● **Provided passage**:
2.5 long stroke: harmonic vibration/other concerns?

[crater64]

Here's a photo of my recent mild hot rod motor build.



I never posted a dedicated build thread but I raised this question here: 1969 2.0 T to 2.5 S/T Build Apologies for trying to hijack that post. Cliffs Notes version:

• case line bored, squirters added and bypass mod performed
• 87.5mm Nickies
• 70.4mm 2.4 crank
• 2.4 rods
• 10.5:1 JE pistons
• twin plugged heads
• ported
• Mod-S cams
• 3.0 SC oil pump
• Weber 40s
• SSIs
• Scart Sport muffler

I'm super concerned about this:

Quote:

For 2.5 there is choice between short stroke or long stroke 2.5. If the goal is a peak power under 7K then either will work. Short stroke 2.5 (66 x 90) has the advantage that you can rev to 8K plus with the right cams where as the long stroke (70.4 x 86 or 87.5) you will generally want to keep the redline below 7.5K. The longer 70.4 stroke crank has harmonics at high RPM that causes the flywheel to come loose (and other problems).

I drove it for about six weeks before winterizing. It's a great runner but I'm just a little worried about the long-term robustness of the setup. I honestly wanted to stick with my stock crank and rods but the builder didn't want to use my 2.2T crank. (He described the end product as being similar to the old IMSA 2.5GTU motors of which he'd built a few.) I hate the idea of cracking open a fresh motor to swap in 2.2 rods and a 2.2E/S crank, losing displacement, horsepower and torque as a result. I hate the idea of this engine damaging itself even more.

Short of replacing the crank and rods, what advice can anyone offer beyond staying below 7500rpm? I'm all ears.

[Jeff Higgins]

Where did you get that information? I'm not doubting it, I'm asking because I hear the exact same thing from a very respected local engine builder. We were at a vintage race where my buddy and his client was running his '69 equipped with a 2.7. Monty, the builder, said he loves 2.7's, but we need to keep the revs down because of these crankshaft harmonics. I asked him where he got that information, but he couldn't remember.

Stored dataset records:
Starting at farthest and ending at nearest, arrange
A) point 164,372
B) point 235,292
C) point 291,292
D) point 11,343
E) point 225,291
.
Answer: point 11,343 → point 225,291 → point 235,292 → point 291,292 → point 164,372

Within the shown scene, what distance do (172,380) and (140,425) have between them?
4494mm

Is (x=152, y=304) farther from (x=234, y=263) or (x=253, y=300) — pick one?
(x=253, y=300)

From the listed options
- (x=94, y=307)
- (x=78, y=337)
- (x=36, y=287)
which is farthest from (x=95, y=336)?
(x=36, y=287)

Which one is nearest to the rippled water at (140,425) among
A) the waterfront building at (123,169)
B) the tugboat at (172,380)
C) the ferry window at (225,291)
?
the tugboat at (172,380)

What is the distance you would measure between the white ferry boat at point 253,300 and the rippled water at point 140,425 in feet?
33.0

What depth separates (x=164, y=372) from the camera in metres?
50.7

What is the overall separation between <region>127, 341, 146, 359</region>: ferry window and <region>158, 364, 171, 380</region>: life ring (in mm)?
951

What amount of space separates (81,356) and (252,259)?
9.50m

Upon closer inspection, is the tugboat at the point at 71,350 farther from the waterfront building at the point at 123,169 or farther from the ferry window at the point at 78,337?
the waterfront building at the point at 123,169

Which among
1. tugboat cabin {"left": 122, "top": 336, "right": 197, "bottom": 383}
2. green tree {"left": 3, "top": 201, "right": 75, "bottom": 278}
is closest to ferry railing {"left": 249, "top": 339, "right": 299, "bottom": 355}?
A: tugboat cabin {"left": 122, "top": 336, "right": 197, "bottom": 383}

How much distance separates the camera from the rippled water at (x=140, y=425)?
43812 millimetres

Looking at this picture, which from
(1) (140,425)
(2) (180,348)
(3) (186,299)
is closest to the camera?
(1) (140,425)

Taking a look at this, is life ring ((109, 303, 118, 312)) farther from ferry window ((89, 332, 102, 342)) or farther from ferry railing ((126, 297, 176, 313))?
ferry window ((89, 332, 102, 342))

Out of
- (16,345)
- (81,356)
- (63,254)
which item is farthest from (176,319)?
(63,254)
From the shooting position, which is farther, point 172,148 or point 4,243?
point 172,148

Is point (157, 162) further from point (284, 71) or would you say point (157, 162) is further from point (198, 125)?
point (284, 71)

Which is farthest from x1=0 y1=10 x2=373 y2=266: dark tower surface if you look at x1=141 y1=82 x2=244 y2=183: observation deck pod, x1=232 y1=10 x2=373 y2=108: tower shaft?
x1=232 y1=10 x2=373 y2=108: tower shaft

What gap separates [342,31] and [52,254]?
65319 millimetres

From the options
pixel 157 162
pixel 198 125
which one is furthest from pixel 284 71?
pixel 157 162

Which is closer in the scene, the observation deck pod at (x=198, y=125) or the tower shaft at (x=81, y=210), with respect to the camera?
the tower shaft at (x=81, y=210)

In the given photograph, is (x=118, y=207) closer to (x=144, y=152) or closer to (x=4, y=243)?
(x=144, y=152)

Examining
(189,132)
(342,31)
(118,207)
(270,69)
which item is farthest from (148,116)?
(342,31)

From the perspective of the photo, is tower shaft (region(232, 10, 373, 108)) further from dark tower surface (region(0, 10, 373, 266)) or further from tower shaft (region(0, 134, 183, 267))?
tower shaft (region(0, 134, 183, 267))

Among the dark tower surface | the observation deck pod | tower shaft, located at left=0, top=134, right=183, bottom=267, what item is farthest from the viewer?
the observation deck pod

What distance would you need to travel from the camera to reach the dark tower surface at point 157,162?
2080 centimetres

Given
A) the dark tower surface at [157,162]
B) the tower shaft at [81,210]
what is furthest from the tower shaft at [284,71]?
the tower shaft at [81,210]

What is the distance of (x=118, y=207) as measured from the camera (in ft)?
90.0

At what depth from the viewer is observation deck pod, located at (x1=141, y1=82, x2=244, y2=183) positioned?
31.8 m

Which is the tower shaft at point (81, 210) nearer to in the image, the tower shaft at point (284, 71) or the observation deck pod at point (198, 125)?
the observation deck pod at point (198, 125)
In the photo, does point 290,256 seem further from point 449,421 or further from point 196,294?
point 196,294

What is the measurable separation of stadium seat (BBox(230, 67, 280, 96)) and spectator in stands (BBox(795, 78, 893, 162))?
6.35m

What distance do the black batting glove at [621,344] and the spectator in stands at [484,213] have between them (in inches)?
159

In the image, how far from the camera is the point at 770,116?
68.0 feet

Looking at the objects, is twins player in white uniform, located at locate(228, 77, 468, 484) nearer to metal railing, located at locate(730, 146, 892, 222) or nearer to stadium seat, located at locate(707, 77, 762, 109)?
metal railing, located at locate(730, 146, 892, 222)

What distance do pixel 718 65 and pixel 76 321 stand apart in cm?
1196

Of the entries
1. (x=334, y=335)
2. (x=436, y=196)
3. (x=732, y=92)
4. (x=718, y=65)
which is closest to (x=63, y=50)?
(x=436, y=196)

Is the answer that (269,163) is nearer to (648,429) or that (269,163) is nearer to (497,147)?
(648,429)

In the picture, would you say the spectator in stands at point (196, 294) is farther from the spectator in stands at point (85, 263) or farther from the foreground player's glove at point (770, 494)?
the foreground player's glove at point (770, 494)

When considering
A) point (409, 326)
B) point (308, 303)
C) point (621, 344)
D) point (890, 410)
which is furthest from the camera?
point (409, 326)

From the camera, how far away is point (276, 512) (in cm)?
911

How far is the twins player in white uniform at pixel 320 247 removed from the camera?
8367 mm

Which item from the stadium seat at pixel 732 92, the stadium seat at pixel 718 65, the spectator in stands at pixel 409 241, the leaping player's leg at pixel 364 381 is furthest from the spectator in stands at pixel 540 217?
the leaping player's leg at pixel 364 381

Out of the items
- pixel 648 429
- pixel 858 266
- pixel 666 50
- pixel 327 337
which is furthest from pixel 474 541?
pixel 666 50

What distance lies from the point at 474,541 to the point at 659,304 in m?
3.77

● **The tasks**:
**a)** Please answer these questions using the engine build thread:
(i) What bore size are the Nickies in the build?
(ii) How long was the car driven before it was winterized?
(iii) What engine was in the '69 at the vintage race?
**b)** Continue the engine build thread, beginning right after its final sentence.
The records play no part in what is asked here.

● **Answers below**:
**a)**
(i) 87.5mm
(ii) About six weeks
(iii) A 2.7

**b)**
All of that said, I don't think Mod S cams will continue to make power in a 2.5 above 7,500 rpm anyway. That, and even ignoring the harmonics, would stock 2.4 rods, even nitrided "S" rods, survive revving that high? I don't think they would last long. Pretty much every motor I've seen that is intended to rev that high has Pauter, Carrillo, or similar rods.

If it were my motor, I would just keep revs to 7,100, 7,200 maybe, and live happily ever after. Looks like a street car, so I don't think you are racing it, so there really is no need to spin it up like that. That, and like I said, Mod S cams will fall off by then anyway in a motor of that displacement. 7,000 or so is still pretty high, these motors make glorious sounds up there, and plenty of power. Plus they live much longer. I see no downside to just leaving it be and enjoying it. Sounds like a very fun build.

[Henry Schmidt]

The post about crank harmonics looked like something I've posted for years.
Even the wording sounded oddly familiar. It was not a quote from me.
The issue with the 2.4/2.7 crankshaft is pretty simple.
In an attempt to build a more stable bottom end (not sure why, the 2.0/2.2 crank was very robust) , Porsche engineers designed a crankshaft with very wide rod journals. (maybe the widest of any 911 air-cooled engine)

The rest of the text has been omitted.